**TO DO**. Transcribe only the lines in the data below falling between the line with "PHILIPPINE NATIONAL BIBLIOGRAPHY 2007" and the line with "Status of the tertiary", including those two lines, and leave out any picture.

**RECORDS PROVIDED**.

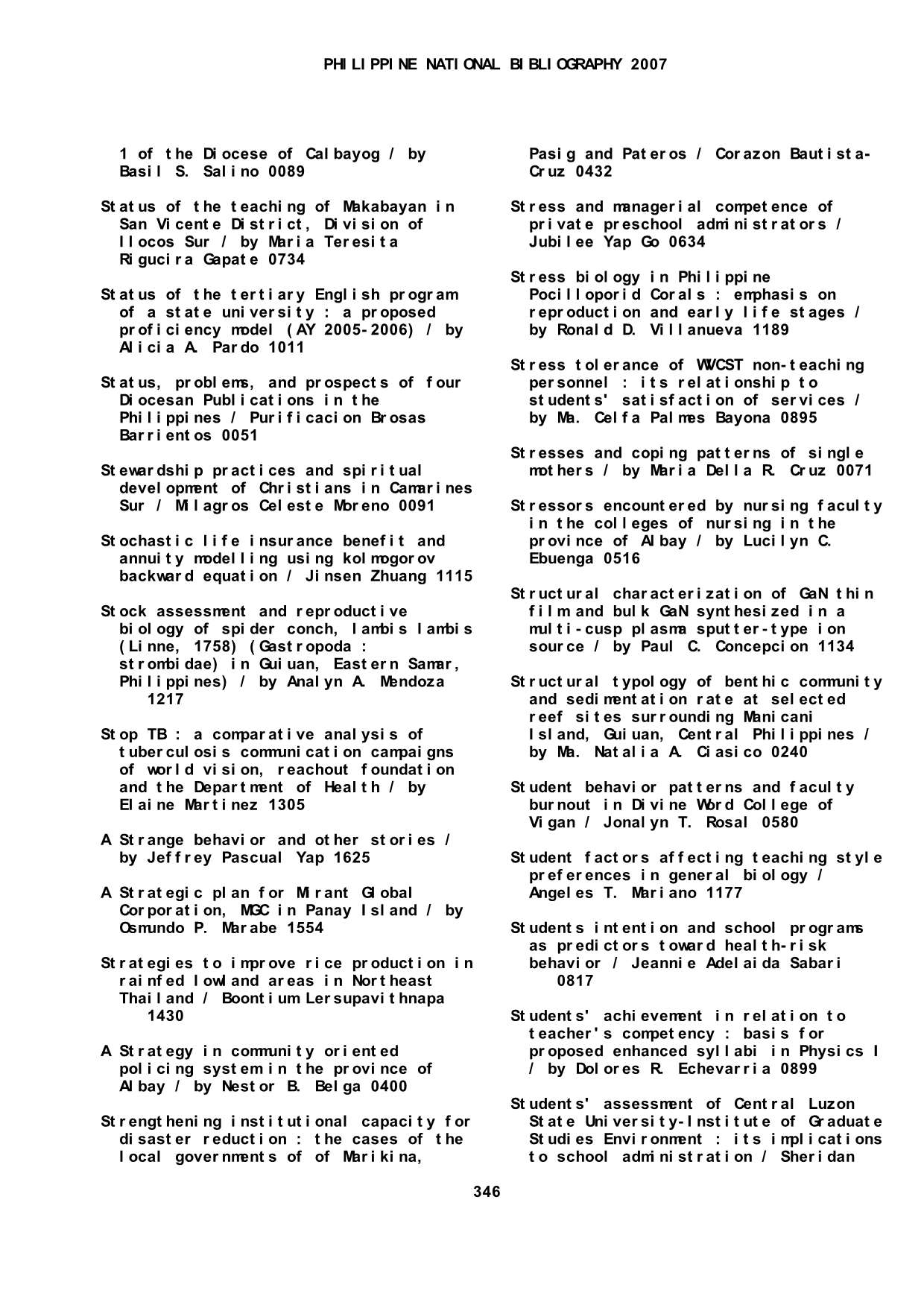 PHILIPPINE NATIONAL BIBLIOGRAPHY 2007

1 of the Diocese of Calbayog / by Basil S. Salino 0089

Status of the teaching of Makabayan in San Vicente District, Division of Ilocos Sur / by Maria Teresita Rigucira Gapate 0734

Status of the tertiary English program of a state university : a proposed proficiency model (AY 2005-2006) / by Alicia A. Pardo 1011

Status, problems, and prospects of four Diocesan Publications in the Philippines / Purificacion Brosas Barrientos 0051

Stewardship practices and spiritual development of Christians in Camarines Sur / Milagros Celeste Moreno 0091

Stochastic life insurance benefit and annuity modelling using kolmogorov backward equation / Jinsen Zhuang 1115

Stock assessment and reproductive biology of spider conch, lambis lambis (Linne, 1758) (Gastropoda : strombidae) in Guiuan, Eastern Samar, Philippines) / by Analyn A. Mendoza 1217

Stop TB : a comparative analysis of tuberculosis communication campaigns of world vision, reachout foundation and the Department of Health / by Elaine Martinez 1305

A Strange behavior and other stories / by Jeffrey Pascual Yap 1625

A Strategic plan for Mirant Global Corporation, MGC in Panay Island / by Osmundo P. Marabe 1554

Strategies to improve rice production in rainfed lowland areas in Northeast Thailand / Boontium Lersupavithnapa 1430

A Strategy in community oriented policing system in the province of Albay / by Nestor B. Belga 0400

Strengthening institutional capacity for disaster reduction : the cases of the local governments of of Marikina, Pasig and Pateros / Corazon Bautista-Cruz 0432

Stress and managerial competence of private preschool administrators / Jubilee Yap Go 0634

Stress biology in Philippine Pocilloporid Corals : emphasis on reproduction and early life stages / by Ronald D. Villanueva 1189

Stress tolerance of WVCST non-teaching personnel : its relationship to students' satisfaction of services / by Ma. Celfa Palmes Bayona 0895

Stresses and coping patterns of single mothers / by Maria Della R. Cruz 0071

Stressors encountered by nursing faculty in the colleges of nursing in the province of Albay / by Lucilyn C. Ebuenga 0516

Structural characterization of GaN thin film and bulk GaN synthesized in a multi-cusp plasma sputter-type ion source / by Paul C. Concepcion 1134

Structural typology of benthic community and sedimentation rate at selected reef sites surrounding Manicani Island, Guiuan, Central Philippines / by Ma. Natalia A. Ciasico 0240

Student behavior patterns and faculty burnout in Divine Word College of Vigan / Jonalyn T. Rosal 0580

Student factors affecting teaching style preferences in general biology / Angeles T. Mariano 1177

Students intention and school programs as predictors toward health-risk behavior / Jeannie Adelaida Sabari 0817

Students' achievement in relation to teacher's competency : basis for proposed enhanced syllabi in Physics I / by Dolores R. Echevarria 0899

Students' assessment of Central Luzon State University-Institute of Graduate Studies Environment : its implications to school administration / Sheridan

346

--

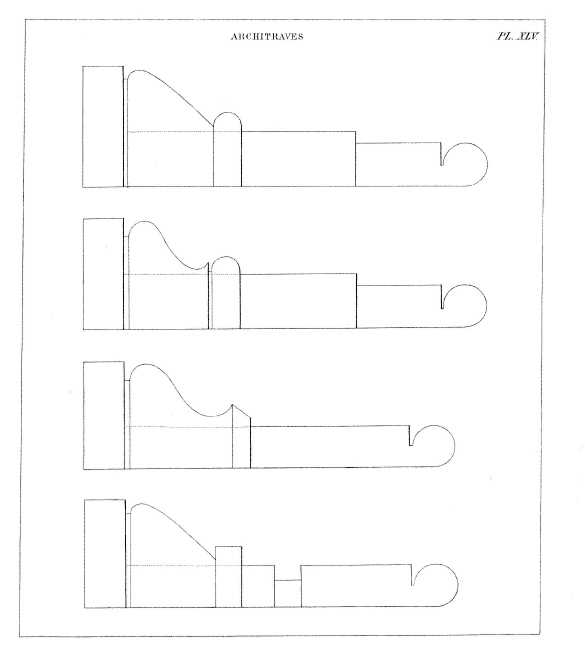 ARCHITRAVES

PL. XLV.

**YOUR RESPONSE**.
 PHILIPPINE NATIONAL BIBLIOGRAPHY 2007

1 of the Diocese of Calbayog / by Basil S. Salino 0089

Status of the teaching of Makabayan in San Vicente District, Division of Ilocos Sur / by Maria Teresita Rigucira Gapate 0734

Status of the tertiary English program of a state university : a proposed proficiency model (AY 2005-2006) / by Alicia A. Pardo 1011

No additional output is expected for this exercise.